Management of High SHBG with Normal Free Testosterone in Symptomatic Patients
If free testosterone is truly normal by accurate measurement (equilibrium dialysis or calculated from total testosterone, SHBG, and albumin), testosterone replacement therapy is not indicated, and symptoms should be attributed to other causes. 1
Diagnostic Verification First
The critical first step is confirming that free testosterone is genuinely normal, as measurement methodology profoundly affects accuracy:
- Measure morning (8-10 AM) total testosterone on at least two separate occasions to account for diurnal variation and biological variability 1, 2
- Calculate free testosterone using total testosterone, SHBG, and albumin concentrations rather than relying on direct immunoassays, which are unreliable 1, 3
- Free testosterone calculated from immunoassayed SHBG is nearly identical to equilibrium dialysis values and represents the gold standard for clinical practice 3
- Direct analog immunoassays for free testosterone are inaccurate and should be avoided, as values vary substantially with SHBG levels 3
Common pitfall: Many laboratories use direct free testosterone immunoassays that significantly underestimate true free testosterone, particularly when SHBG is elevated 3. This can lead to false diagnoses of hypogonadism in patients with normal bioavailable testosterone.
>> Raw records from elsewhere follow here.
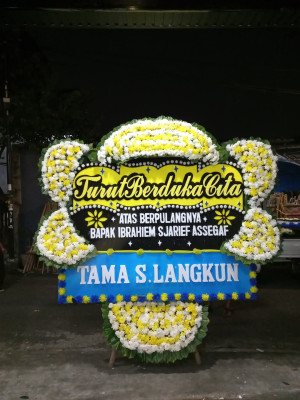 Papan Bunga Duka di Maipe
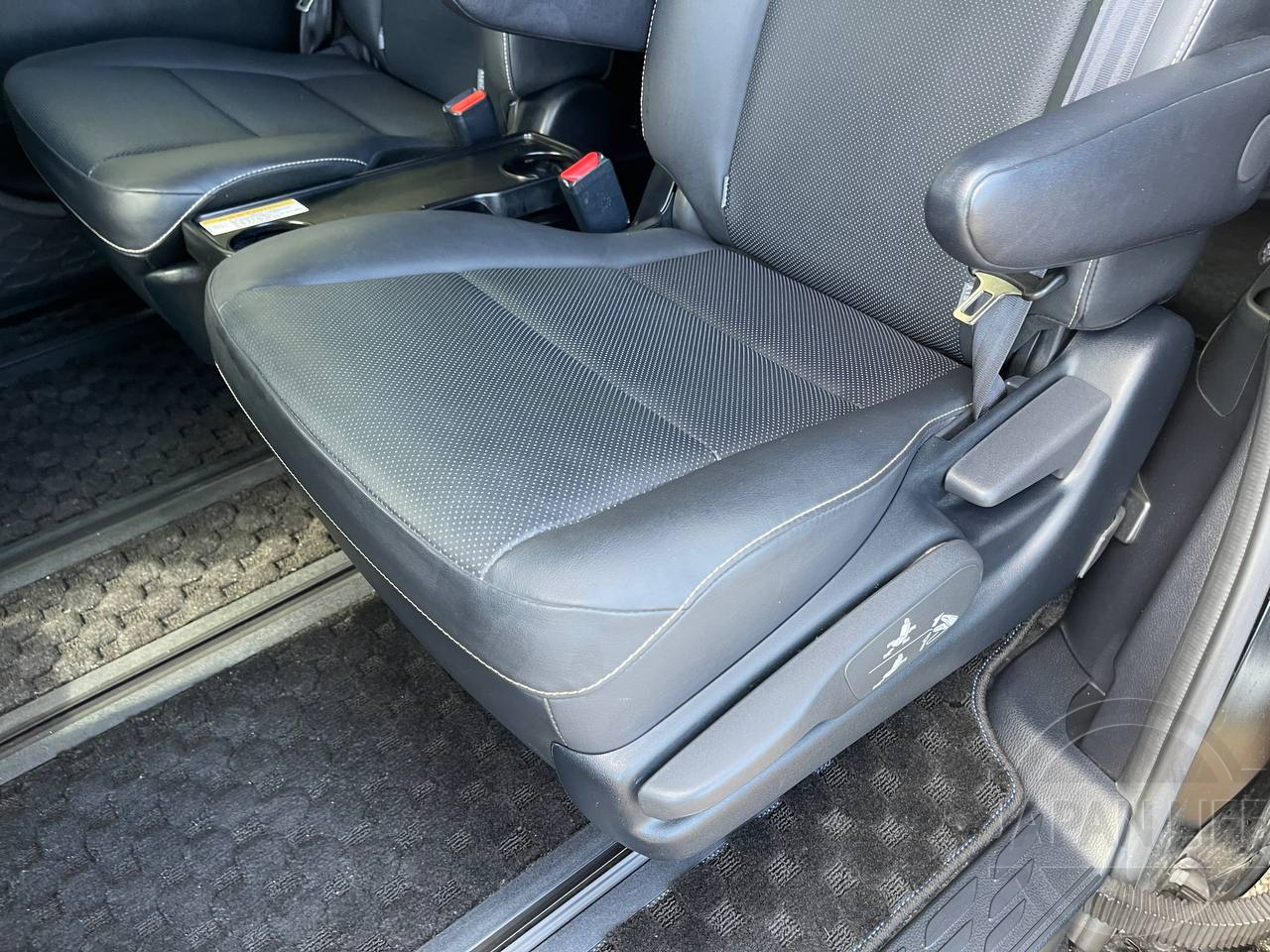 Фото Toyota Esquire - Japan Life 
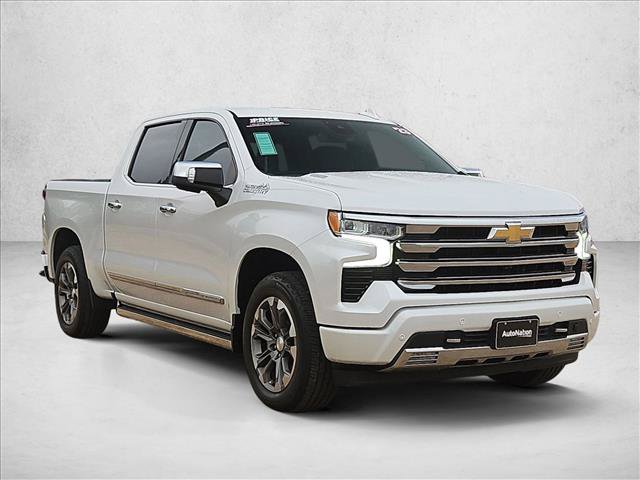 Used 2023 Chevrolet Silverado 1500 High Country w/ Z71 Off-Road Package AWD/4WD image 3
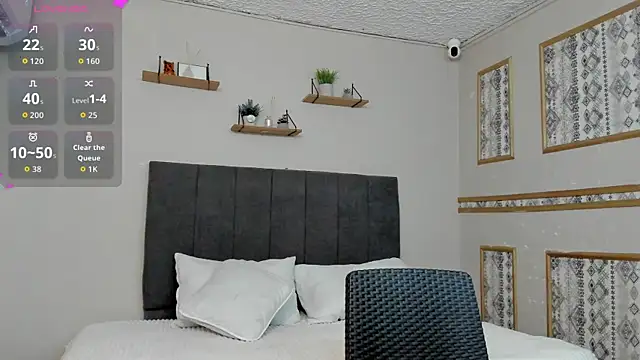 Snapshot of MIssZhoe chatting on 11-17-25, 11:38 MIssZhoe online show from 11-17-25, 11:38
When Free Testosterone is Confirmed Normal
If calculated free testosterone is truly within the normal range despite elevated SHBG:
- Do not initiate testosterone replacement therapy 1
- The elevated SHBG with normal free testosterone indicates adequate bioavailable testosterone for tissue effects 1, 4
- Symptoms must be investigated for alternative etiologies unrelated to testosterone deficiency 1
Investigate Alternative Causes of Symptoms
Measure LH and FSH levels to characterize the hypothalamic-pituitary-gonadal axis 1:
- Normal or elevated LH with normal free testosterone confirms eugonadal status
- Low LH might suggest evolving secondary hypogonadism requiring closer monitoring
Screen for conditions that elevate SHBG and may cause symptoms independently 4:
- Thyroid function tests (hyperthyroidism increases SHBG) 1, 4
- Liver function tests (hepatic cirrhosis elevates SHBG) 1, 4
- Medication review (anticonvulsants, estrogens increase SHBG) 4
Evaluate for common comorbidities causing hypogonadal-like symptoms 1:
- Depression and mood disorders
- Sleep apnea
- Metabolic syndrome and diabetes
- Cardiovascular disease risk factors
Special Consideration: Aging Men
In men over 60 years, elevated SHBG is extremely common (52.5% prevalence), and the discordance between total and free testosterone increases substantially 5:
- Age-related SHBG elevation can mask true hypogonadism when only total testosterone is measured 5
- However, if free testosterone remains normal despite high SHBG, this represents successful compensation and does not warrant treatment 1
- The 26.3% of men over 60 with normal total testosterone but low free testosterone require treatment; those with normal free testosterone do not 5
Monitoring Strategy
For symptomatic patients with confirmed normal free testosterone:
- Repeat testosterone assessment (total, SHBG, calculated free) in 6-12 months to ensure stability 1
- Address modifiable factors affecting SHBG: weight management, thyroid optimization, medication adjustments 1, 4
- Pursue targeted treatment for identified alternative causes of symptoms 1
Critical distinction: The ratio of total testosterone to SHBG (free testosterone index) below 0.3 indicates hypogonadism 1, but this applies when free testosterone is actually low. When calculated free testosterone is normal, this ratio becomes less relevant for treatment decisions.